=== Section Start ===
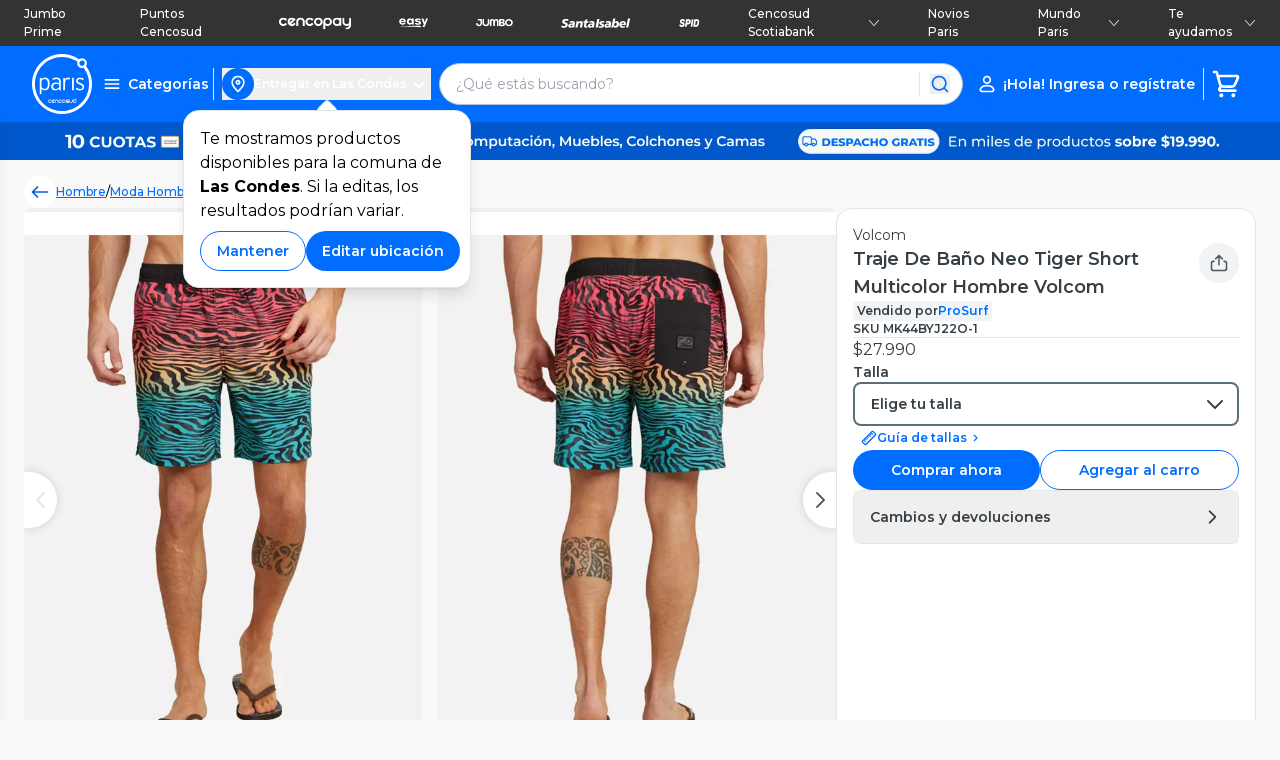

--- FILE ---
content_type: text/javascript
request_url: https://cl-paris-media-hub.ecomm.cencosud.com/files/terminos_y_condiciones/assets/tyc.js?v=3
body_size: 796
content:
'use strict';

  const getBodyTagTyC = document.body;
  
  const iconsTyC = document.querySelectorAll('.accesibilidad_icon button');
  const increaseFontBtnTyC = document.getElementById('increaseButton');
  const decreaseFontBtnTyC = document.getElementById('decreaseButton');
  const contrastBtnTyC = document.getElementById('darkmodeButton');
  const questionBtnTyC = document.getElementById('accessibilityButton');

  increaseFontBtnTyC.addEventListener('click', () => changeFontSizeTyC(7));
  decreaseFontBtnTyC.addEventListener('click', () => changeFontSizeTyC(-7));
  contrastBtnTyC.addEventListener('click', toggleDarkModeTyC);
  questionBtnTyC.addEventListener('click', showModalAccesTyC);

  function changeFontSizeTyC(deltaTyC) {
    const bodyContentTyC = document.querySelector('.pt_content');
    let currentSizeTyC = parseInt(window.getComputedStyle(bodyContentTyC).fontSize);
    let newSizeTyC = Math.max(14, Math.min(28, currentSizeTyC + deltaTyC));
    bodyContentTyC.style.fontSize = `${newSizeTyC}px`;
    updateFontSizeButtonsTyC(newSizeTyC);
  }

  function updateFontSizeButtonsTyC(sizeTyC) {
    increaseFontBtnTyC.disabled = sizeTyC >= 28;
    decreaseFontBtnTyC.disabled = sizeTyC <= 14;
  }

  function toggleDarkModeTyC() {
    getBodyTagTyC.classList.toggle('dark-mode');
    updateIconsDarkModeTyC(getBodyTagTyC.classList.contains('dark-mode'));
  }

  function updateIconsDarkModeTyC(isDarkModeTyC) {
    const iconMappingTyC = {
      zoomInTyC: 'text-zoom-in',
      zoomOutTyC: 'text-zoom-out',
      contrastTyC: 'text-contrast',
      questionTyC: 'icon-question',
      closeModalTyC: 'icon-close',
      downloadTyC: 'download'
    };

    Object.entries(iconMappingTyC).forEach(([keyTyC, baseNameTyC]) => {
      const elementsTyC = document.querySelectorAll(`[data-icon="${keyTyC}"]`);
      elementsTyC.forEach(elTyC => {
        elTyC.src = `https://cl-paris-media-hub.ecomm.cencosud.com/files/terminos_y_condiciones/${baseNameTyC}${isDarkModeTyC ? '-white' : ''}.svg?v=1`;
      });
    });
  }

  function showModalAccesTyC() {
    const modalTyC = document.getElementById('modalAccesibility');
    modalTyC.style.display = 'flex';
    modalTyC.open = true;
    document.body.style.overflow = 'hidden';

    modalTyC.querySelector('.close-modal').addEventListener('click', () => {
      modalTyC.style.display = 'none';
      document.body.style.overflow = 'auto';
    });

    window.addEventListener('click', eventTyC => {
      if (eventTyC.target === modalTyC) {
        modalTyC.style.display = 'none';
        document.body.style.overflow = 'auto';
      }
    });

    window.addEventListener('keydown', eventTyC => {
      if (eventTyC.key === 'Escape') {
        modalTyC.style.display = 'none';
        document.body.style.overflow = 'auto';
      }
    });
  }

  // Menú de navegación lateral
  document.querySelector('.main-navbar').addEventListener('click', eventTyC => {
    if (eventTyC.target.tagName === 'A') {
      document.querySelectorAll('.main-navbar a').forEach(linkTyC => linkTyC.classList.remove('active'));
      eventTyC.target.classList.add('active');
      updateContentVisibilityTyC(eventTyC.target.id);
    }
  });

  function updateContentVisibilityTyC(activeIdTyC) {
    document.querySelectorAll('.main-content > div').forEach(sectionTyC => {
      sectionTyC.style.display = sectionTyC.id === activeIdTyC ? 'block' : 'none';
    });
  }

// Acordeones
document.querySelector('.main-content').addEventListener('click', eventTyC => {
  const buttonTyC = eventTyC.target.closest('.tab');
  if (!buttonTyC) return;

  const contentTyC = buttonTyC.nextElementSibling;
  const isActive = buttonTyC.classList.contains('tab-active');

  document.querySelectorAll('.tab-active').forEach(elTyC => elTyC.classList.remove('tab-active'));
  document.querySelectorAll('.open').forEach(elTyC => elTyC.classList.remove('open'));

  if (!isActive) {
    buttonTyC.classList.add('tab-active');
    contentTyC.classList.add('open');
  }
});




--- FILE ---
content_type: image/svg+xml
request_url: https://cl-paris-media-hub.ecomm.cencosud.com/files/topnav/spid.svg?v=1
body_size: 725
content:
<svg width="32" height="14" viewBox="0 0 32 14" fill="none" xmlns="http://www.w3.org/2000/svg">
<path d="M9.63617 8.73336C9.63617 6.76055 8.27571 6.06867 6.59564 5.7674C5.73537 5.63131 5.16565 5.48067 5.17915 4.71295C5.19367 4.05015 5.69282 3.74888 6.59564 3.74888C7.16535 3.74888 7.72053 3.94419 7.91459 4.60698C8.02562 4.95293 8.1927 5.07344 8.51128 4.93838L9.80221 4.47193C10.1633 4.35142 10.2329 4.17066 10.1073 3.73434C9.66419 2.21343 8.56731 1.4 6.69318 1.4C4.27736 1.4 2.66785 2.5895 2.66785 4.86358C2.66785 6.9569 4.15284 7.82955 5.80489 8.07057C6.66517 8.19107 7.11035 8.47676 7.11035 9.10943C7.11035 9.78677 6.52715 10.194 5.58282 10.194C4.79104 10.194 4.34689 9.83248 4.15284 9.27565C3.98576 8.85387 3.83322 8.76349 3.48662 8.86945L2.19569 9.33591C1.8906 9.44083 1.77956 9.63718 1.8906 10.1036C2.27974 11.7295 3.50115 12.5429 5.40226 12.5429C7.9426 12.5429 9.62268 11.2931 9.63617 8.73336Z" fill="white"/>
<path d="M18.4652 4.7576C18.4652 2.87518 17.4513 1.62542 15.2866 1.62542H12.3021C11.858 1.62542 11.7054 1.7158 11.6359 2.15213L10.0949 11.6235C10.0254 12.0598 10.0814 12.3164 10.5525 12.3164H11.8995C12.3021 12.3164 12.4547 12.2115 12.5377 11.7741L12.9953 8.95878H14.5229C16.9241 8.95878 18.4652 7.28724 18.4652 4.7576ZM13.7871 4.03455H14.9535C15.7173 4.03455 16.0089 4.41062 16.0089 5.05888C16.0089 6.06762 15.3977 6.54965 14.5239 6.54965H13.3855L13.7871 4.03455Z" fill="white"/>
<path d="M18.7287 12.3164H20.1172C20.4503 12.3164 20.6589 12.2115 20.7284 11.8042L22.2559 2.28822C22.339 1.82177 22.2009 1.62542 21.8118 1.62542H20.4513C20.1182 1.62542 19.8961 1.68567 19.8266 2.13758L18.2856 11.6391C18.215 12.1211 18.3261 12.3164 18.7287 12.3164Z" fill="white"/>
<path d="M29.3945 10.2906C29.7255 9.72547 29.957 9.05228 30.0836 8.28144L30.4727 5.8266C30.8888 3.28241 29.5709 1.62542 27.0576 1.62542H24.1426C23.768 1.62542 23.5874 1.7158 23.5044 2.16771L21.9769 11.6235C21.9073 12.0899 21.9903 12.3164 22.4075 12.3164H25.5591C26.7867 12.3164 27.7829 11.9715 28.5342 11.3305C28.5415 11.3108 28.5488 11.291 28.5581 11.2703C28.7708 10.808 29.0438 10.487 29.3945 10.2906ZM28.0424 5.67596L27.6397 8.08509C27.4311 9.39511 26.849 9.90727 25.6961 9.90727H24.7248L25.6691 4.03455H26.7244C27.9313 4.03559 28.2094 4.60697 28.0424 5.67596Z" fill="white"/>
<path d="M29.3945 10.2906C29.0437 10.4869 28.7708 10.8079 28.556 11.2713C28.5467 11.292 28.5394 11.3118 28.5321 11.3315C28.8704 11.0427 29.1579 10.6947 29.3945 10.2906Z" fill="white"/>
</svg>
=== Section End ===
* [Try it] Filter the data for the string "updateFontSizeButtonsTyC" and copy every line that has it.

* [Response to this task]
    updateFontSizeButtonsTyC(newSizeTyC);
  function updateFontSizeButtonsTyC(sizeTyC) {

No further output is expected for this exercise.